#### TEXT EXTRACT:
────────
Section 76—delete the section and
substitute:
76—Returns
(1) The
holder of a mining tenement must, not later than 31 January and 31 July in each
year, furnish the Director of Mines with a return in a manner and form
determined by the Director of Mines (but the Director of Mines may, on
application by the holder of a mining tenement or of his or her own motion,
extend the date by which a return must be furnished).
(2) A return must contain the information
required by the Director of Mines relating to the conduct of mining operations,
the minerals recovered in the course of those operations and the sale or
disposal of those minerals during the period of 6 months commencing—
(a) in the case of the return due on 31 January in each year—on
the preceding 1 July; and
(b) in the case of the return due on 31 July in each year—on the
preceding 1 January,
and must comply with any other requirement specified by the
Director of Mines.
(3) A holder of a mining tenement who fails to
comply with this section, or who furnishes a return that is false in any
material particular, is guilty of an offence.
Maximum penalty: $5 000.
(4) In the case of a continuing failure by a
holder of a mining tenement to comply with this section, the holder of the
mining tenement is guilty of a further offence for each month for which the
failure continues.
Maximum penalty: $5 000.
(5) A holder of a mining tenement who furnishes
a return that is misleading in any material particular is guilty of an offence.
Maximum penalty: $1 250.
Expiation fee: $160.
(6) This
section applies to the operator of a private mine as if the operator were the
holder of a mining tenement.
(7) The
regulations may exempt a person, or a class of persons, from the requirement
under subsection (1).
(8) An exemption—
(a) may be granted absolutely or on conditions; and
(b) remains in force for the period specified in the
regulations.
7—Amendment of section 77—Records and samples
(1) Section
77(1)—delete "(except a miscellaneous purposes licence)"
(2) Section 77(2)—after "produce"
insert:
, at the place specified by the Director of Mines or the person
acting under his written authority,
(3) Section 77—after subsection (2) insert:
(2a) Without
limiting any other power that might otherwise be exercised, the Director of
Mines or a person acting under his written authority may make copies or take
extracts of a record produced under this section.
────────
#### DATA EXTRACT:
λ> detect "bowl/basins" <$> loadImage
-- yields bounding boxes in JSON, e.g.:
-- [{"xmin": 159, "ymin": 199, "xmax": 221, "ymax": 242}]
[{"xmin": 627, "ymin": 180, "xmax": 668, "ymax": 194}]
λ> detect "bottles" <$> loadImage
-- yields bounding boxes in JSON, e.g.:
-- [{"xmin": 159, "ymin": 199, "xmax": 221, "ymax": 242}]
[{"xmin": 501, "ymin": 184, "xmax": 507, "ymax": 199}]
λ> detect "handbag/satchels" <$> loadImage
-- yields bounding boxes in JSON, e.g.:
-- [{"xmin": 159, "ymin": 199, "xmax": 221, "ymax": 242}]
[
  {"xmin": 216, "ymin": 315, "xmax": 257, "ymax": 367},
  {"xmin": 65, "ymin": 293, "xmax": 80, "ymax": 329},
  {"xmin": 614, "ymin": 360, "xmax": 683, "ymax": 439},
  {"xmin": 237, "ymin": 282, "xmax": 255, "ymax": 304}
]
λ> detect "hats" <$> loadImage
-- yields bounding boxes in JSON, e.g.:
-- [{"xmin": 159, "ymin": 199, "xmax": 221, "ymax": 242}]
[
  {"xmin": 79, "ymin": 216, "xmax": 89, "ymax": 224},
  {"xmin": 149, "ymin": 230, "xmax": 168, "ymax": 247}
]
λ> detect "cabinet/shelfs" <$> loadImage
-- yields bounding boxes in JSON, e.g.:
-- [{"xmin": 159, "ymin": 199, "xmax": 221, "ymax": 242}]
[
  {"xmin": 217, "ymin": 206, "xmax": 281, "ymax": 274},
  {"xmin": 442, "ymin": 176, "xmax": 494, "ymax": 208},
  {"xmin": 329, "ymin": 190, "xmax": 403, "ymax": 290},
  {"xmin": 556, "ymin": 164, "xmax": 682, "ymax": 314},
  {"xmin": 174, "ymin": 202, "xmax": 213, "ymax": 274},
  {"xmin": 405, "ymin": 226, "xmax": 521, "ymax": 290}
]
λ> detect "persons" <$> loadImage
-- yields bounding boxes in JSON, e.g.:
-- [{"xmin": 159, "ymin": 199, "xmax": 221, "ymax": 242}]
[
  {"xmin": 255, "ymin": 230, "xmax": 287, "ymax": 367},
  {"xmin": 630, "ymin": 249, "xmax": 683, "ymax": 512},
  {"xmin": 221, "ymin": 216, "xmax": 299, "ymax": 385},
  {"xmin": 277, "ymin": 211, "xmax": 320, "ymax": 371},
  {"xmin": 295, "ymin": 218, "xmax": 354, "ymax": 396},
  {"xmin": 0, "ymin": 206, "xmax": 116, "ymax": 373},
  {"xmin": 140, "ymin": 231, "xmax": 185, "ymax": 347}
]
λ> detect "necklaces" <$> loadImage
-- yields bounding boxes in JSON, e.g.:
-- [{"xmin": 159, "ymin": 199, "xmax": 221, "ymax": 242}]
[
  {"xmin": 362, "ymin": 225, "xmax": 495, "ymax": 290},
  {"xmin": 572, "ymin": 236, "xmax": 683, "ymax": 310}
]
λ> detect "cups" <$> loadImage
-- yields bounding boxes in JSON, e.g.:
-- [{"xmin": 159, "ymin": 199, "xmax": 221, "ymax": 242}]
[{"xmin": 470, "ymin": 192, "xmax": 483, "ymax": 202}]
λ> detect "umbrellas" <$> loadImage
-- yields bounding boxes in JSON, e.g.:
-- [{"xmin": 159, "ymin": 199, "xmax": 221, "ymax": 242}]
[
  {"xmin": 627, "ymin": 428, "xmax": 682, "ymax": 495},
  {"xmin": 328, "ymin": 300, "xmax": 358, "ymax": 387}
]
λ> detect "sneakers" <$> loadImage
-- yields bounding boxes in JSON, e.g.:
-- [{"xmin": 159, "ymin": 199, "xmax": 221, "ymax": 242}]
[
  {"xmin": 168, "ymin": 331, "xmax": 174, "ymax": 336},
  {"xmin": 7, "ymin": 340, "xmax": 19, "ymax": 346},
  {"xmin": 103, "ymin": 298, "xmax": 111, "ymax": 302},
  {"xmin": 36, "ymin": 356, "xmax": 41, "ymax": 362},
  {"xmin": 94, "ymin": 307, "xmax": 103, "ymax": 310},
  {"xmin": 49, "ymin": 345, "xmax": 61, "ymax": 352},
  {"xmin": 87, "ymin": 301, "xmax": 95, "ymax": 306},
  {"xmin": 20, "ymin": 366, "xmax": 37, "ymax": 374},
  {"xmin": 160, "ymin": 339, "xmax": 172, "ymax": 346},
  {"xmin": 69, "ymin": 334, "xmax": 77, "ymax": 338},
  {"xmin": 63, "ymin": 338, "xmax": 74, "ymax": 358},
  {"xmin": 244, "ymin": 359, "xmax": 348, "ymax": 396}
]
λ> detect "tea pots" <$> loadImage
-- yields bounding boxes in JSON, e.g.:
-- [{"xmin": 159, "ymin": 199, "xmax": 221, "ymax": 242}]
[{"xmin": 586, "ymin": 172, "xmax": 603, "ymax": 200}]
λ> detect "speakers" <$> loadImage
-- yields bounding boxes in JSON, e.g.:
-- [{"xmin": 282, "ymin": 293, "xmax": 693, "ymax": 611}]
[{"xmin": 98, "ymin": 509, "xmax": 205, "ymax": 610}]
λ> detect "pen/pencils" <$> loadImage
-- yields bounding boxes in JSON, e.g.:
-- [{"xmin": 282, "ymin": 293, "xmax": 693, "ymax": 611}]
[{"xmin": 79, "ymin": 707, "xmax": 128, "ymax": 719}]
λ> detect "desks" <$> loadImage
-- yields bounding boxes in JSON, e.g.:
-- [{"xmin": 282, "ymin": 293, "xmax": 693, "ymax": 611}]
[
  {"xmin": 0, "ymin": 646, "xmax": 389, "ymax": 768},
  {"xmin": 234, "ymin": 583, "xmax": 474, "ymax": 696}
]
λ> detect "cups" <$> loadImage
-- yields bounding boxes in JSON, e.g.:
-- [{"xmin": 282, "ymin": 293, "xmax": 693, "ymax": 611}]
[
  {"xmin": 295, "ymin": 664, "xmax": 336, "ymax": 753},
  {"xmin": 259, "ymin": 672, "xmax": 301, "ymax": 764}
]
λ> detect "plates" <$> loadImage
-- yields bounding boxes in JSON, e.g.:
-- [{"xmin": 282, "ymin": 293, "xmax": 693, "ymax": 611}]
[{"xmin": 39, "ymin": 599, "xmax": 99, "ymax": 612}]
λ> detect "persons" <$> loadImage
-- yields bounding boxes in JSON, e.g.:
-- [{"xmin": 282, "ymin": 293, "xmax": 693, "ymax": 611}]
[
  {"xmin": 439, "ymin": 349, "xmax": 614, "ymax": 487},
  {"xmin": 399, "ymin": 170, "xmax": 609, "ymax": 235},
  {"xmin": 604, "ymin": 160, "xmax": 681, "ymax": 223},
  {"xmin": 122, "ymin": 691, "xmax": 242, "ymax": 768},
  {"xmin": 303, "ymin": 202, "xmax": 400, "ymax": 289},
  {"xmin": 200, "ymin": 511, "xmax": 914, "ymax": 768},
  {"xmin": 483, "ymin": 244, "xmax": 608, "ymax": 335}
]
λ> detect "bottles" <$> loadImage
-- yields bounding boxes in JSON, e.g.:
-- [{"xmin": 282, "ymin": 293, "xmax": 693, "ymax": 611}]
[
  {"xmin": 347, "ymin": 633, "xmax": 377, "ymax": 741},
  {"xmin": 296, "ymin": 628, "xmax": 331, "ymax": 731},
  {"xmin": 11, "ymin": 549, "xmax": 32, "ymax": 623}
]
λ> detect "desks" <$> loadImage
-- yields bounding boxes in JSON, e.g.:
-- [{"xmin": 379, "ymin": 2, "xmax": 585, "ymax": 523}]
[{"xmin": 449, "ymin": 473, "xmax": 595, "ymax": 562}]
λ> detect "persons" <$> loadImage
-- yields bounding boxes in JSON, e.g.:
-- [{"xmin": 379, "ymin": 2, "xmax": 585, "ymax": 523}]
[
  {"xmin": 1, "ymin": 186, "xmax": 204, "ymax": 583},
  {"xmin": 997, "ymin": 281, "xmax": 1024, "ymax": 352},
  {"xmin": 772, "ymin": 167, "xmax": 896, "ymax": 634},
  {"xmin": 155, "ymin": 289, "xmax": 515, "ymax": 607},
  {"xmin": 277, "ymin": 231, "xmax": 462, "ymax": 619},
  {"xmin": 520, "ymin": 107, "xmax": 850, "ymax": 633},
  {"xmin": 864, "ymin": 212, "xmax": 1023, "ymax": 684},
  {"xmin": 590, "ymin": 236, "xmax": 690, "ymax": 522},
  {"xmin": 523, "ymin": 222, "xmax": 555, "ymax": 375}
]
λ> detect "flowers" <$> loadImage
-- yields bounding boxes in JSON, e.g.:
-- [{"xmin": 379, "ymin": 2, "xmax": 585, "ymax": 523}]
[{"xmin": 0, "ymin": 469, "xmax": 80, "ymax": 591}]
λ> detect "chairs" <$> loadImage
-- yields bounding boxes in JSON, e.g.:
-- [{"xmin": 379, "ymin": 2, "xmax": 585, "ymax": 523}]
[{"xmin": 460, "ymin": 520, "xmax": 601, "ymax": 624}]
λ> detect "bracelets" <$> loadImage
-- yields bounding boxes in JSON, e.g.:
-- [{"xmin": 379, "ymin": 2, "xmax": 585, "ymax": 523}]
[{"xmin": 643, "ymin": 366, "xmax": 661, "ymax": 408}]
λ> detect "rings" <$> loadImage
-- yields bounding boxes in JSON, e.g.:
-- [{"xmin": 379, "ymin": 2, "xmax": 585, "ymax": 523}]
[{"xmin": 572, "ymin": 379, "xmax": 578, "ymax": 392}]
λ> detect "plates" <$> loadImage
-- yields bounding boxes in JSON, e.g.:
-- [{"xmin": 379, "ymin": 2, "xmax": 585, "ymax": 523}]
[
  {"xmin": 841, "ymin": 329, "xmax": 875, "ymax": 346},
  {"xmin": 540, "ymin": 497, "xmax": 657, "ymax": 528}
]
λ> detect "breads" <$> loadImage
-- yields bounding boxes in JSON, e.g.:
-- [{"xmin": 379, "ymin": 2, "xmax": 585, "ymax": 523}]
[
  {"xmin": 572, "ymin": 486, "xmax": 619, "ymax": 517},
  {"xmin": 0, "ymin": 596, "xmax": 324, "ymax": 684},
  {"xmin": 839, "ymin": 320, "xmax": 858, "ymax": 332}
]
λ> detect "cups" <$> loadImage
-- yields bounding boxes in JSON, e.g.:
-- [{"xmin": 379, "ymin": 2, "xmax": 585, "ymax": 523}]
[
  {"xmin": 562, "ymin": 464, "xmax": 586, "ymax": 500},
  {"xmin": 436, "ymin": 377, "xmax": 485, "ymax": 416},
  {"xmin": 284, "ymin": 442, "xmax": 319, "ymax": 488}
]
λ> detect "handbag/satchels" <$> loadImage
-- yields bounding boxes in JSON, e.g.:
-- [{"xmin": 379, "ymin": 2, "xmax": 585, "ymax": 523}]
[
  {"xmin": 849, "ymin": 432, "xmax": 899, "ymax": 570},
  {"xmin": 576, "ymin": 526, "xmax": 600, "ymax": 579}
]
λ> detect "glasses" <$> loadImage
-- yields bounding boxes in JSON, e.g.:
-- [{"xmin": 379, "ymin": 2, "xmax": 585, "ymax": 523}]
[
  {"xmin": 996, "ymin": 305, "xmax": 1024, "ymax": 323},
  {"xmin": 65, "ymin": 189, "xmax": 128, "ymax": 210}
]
────────
#### SHORT EXERCISE 1:
Using the mining amendment text, decide whether each statement agrees with it. Answer yes or no for each, and quote the deciding words.
(a) A holder of a mining tenement must furnish a return twice a year.
(b) Furnishing a misleading return carries a maximum penalty of $5 000.
(c) The returns section also applies to the operator of a private mine.
#### SHORT EXERCISE 2:
Write the next part of the mining amendment text, starting after its final sentence.
The entries were drawn from a different source than the mining amendment text.

#### WRITTEN REPLY 1:
(a) Yes: "not later than 31 January and 31 July in each year, furnish the Director of Mines with a return"
(b) No: "furnishes a return that is misleading in any material particular is guilty of an offence. Maximum penalty: $1 250."
(c) Yes: "This section applies to the operator of a private mine as if the operator were the holder of a mining tenement."

#### WRITTEN REPLY 2:
After section 77 insert:
77A—Period
of retention of records
(1) A person required to keep a record under
section 77 must keep the record for not less than 7 years after—
(a) the date it was made by the person or, if it was not made by
the person, the date it was obtained by the person; or
(b) if it relates to a transaction, the date of completion of
the transaction,
whichever is the later.
Maximum penalty: $750.
(2) A
person may, with the written approval of the Director of Mines, destroy a
record within the 7-year period.
(3) A
decision to refuse approval under subsection (2) is a non-reviewable
decision.
(4) This
section is subject to the provisions of any other law concerning the retention
or destruction of records.
Schedule 1—Transitional provisions
In this Schedule—
Minister means the Minister to whom the administration of the principal
Act is committed;
principal Act means the Mining Act 1971.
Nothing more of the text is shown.